これに対しては、自民党の二階俊博幹事長も16日、「こういう大きな問題は、1つ1つ丁寧にやればいいと思う」と、同日論をはっきりと否定した。
民進党の枝野幸男=党憲法調査会会長は、16日の会合で、憲法第9条は専守防衛に徹すること、7条を利用した首相の衆院解散権を制約すること、国と地方のあり方を明確にすることなどを中心に、全国で支持者との対話集会を開く方針を決めたが、それでいいのではないか。
秘密保護法、安保法制、共謀罪という一連の戦時体制化方策に関しては、いずれ政権を奪回して全部をめくり返すことになるのだろうが、それは対話を通じての近隣外交とその先の北東アジア、そして東アジアを包括した「地域共同体」の形成の構想と裏腹にならなければ実現しないだろう。

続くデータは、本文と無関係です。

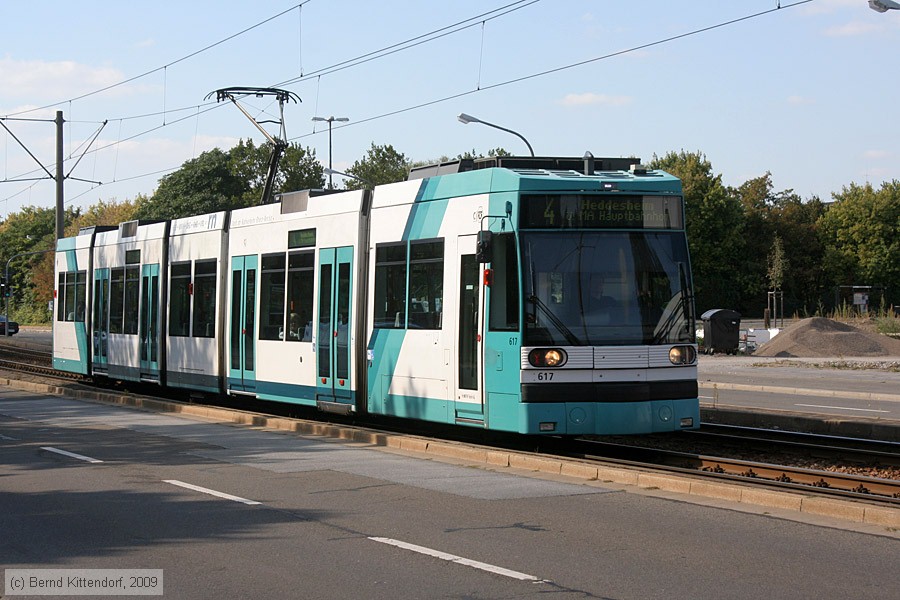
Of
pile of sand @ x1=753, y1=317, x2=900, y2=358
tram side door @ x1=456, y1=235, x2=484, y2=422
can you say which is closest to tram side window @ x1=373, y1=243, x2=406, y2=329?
tram side door @ x1=456, y1=235, x2=484, y2=422

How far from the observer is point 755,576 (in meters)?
7.45

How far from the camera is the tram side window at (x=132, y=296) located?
2545 cm

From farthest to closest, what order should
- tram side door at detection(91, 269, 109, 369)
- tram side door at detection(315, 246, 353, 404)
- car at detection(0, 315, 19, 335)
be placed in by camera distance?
car at detection(0, 315, 19, 335)
tram side door at detection(91, 269, 109, 369)
tram side door at detection(315, 246, 353, 404)

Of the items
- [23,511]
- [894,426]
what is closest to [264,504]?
[23,511]

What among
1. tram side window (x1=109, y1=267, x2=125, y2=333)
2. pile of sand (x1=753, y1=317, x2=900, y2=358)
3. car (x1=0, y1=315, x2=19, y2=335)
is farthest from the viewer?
car (x1=0, y1=315, x2=19, y2=335)

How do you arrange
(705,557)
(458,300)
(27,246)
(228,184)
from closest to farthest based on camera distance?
(705,557) < (458,300) < (228,184) < (27,246)

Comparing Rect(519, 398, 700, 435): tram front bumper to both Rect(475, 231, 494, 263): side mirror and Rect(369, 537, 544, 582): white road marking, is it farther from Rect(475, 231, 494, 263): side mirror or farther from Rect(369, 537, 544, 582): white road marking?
Rect(369, 537, 544, 582): white road marking

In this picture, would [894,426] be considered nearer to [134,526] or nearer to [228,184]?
[134,526]

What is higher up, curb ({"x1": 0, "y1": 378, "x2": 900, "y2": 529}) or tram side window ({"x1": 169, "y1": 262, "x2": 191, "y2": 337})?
tram side window ({"x1": 169, "y1": 262, "x2": 191, "y2": 337})

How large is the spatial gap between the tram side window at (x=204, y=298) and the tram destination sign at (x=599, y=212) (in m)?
9.60

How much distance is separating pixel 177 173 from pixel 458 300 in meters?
77.2

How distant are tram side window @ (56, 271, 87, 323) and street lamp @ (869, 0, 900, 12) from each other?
19.3 meters

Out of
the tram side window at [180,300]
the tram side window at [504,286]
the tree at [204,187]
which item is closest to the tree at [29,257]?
the tree at [204,187]

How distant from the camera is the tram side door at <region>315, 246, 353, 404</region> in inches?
683
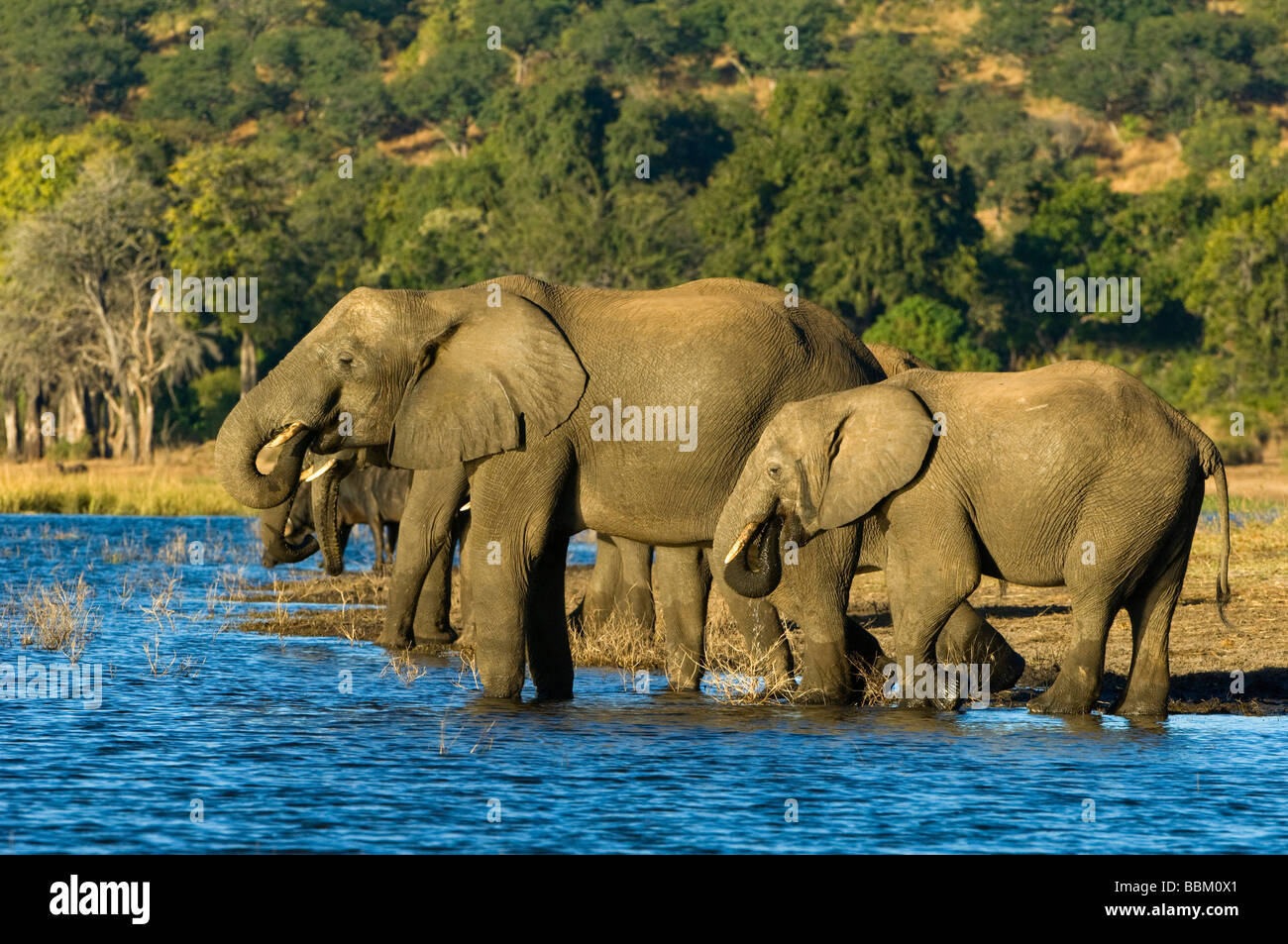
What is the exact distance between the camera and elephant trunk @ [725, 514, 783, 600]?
13414mm

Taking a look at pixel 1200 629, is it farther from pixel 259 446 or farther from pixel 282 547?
pixel 282 547

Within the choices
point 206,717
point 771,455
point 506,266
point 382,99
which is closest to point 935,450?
point 771,455

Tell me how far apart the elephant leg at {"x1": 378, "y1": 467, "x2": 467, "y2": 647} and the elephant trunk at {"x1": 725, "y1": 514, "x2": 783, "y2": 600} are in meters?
3.50

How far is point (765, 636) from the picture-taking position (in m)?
14.9

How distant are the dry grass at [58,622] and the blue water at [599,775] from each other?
268cm

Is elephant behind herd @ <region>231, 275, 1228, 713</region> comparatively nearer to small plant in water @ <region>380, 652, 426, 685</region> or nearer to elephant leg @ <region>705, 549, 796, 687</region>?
elephant leg @ <region>705, 549, 796, 687</region>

反安保法制に関しては、政権を奪って集団的自衛権容認の閣議決定廃止、従ってそれを根拠にした安保法制も無効化する。反原発に関しては連合≒電力労連という呪縛と決別して、原発再稼働には一切反対、時間はかかっても順次、再生可能エネルギーへの転換を着々と進めるという方向で、その工程表を示せばいいのではないか。
連合は地方では電力や電機の力が強くて、野党共闘の妨げになっている場合が少なくないが、民進党としては無視すればいいのではないか。電力労連など、組合内で調査すれば、若い層を中心に自民党支持が大多数で一般的な世論調査結果と何ら変わりはなく、民進党が大事にしなければならない支持基盤でも何でもない。「脱原発を言うなら支持できない」とか言われても、「あ、そうですか、どうぞ」と言っていればいいのである。それで何票も減ることはない。
以上のような政策的な打ち出し方を一言でいえば「リベラルの旗」ということである。民進党がいつまでも「中道」とか「センター」とかいう足して二で割る無価値路線を掲げていると、永久に政権は獲れない。
次の衆院選は野党共闘を深化させるには、民進党のリベラル路線と共産党の左翼路線とがどこまでどういう風に折り合いを付けられるかということが主軸であるけれども、民進側に明確な路線が立っていなければそもそもその議論が成り立たない。